The Spring Speciality – Calcotts (Like baby leeks), cooked on hot tiles
- The Hospital de la Santa Creu i Sant Pau, on Sant Antoni Marie Claret just up the road from Sagrada Familia. Sant Pau was a hospital for more than 100 years, but it has not been used for about 10 years. Since then they have been continually restoring it. Built by Lluis Domench i Montaner, it is just amazing. We spent about 2 hours there and could easily have spent more, but we hit closing time. I can thoroughly recommend it. It was fascinating. It was a very innovative hospital when it was built with underground passages between the buildings, High ceilings, beautifully tiled roofs, a stunning main building, every corner brings something to see.

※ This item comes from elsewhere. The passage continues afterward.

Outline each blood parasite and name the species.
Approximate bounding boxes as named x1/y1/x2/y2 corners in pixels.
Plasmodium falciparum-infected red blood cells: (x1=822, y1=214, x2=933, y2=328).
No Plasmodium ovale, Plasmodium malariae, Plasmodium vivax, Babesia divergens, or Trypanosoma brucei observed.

- Park Guell It is best to book your time. We didn’t have access to a printer, so we walked up there and booked a ticket for later in the day. Generally there is no queue if you go around 17:30 or 18:00. What they don’t tell you, is you can wander around the park immediately behind Park Guell, free and you get a pretty good view of the park itself. So if the queues are bad and you have limited time, you will be able to see much of it from here. You wont be able to sit on the famous seats though.
- The Markets. They all do really fresh fish, veg and meat, but not usually bread. Santa Caterina mentioned above, Market Boqueria on Las Rambla, which is a bit of a challenge because it is so full of tourists with selfie sticks!. Also Barceloneta Market (there’s a couple of cafes in the square where you can sit and enjoy the sun) There’s a great bakery nearby, Baluards. There’s always a queue, but the choice of bread is fantastic.
I could go on for at least another 3 blog posts. But I wont. Suffice to say we had a great time in Barcelona. Now the challenge is to work out where to go in 2017. Our trip is likely to be in September this year because of other commitments.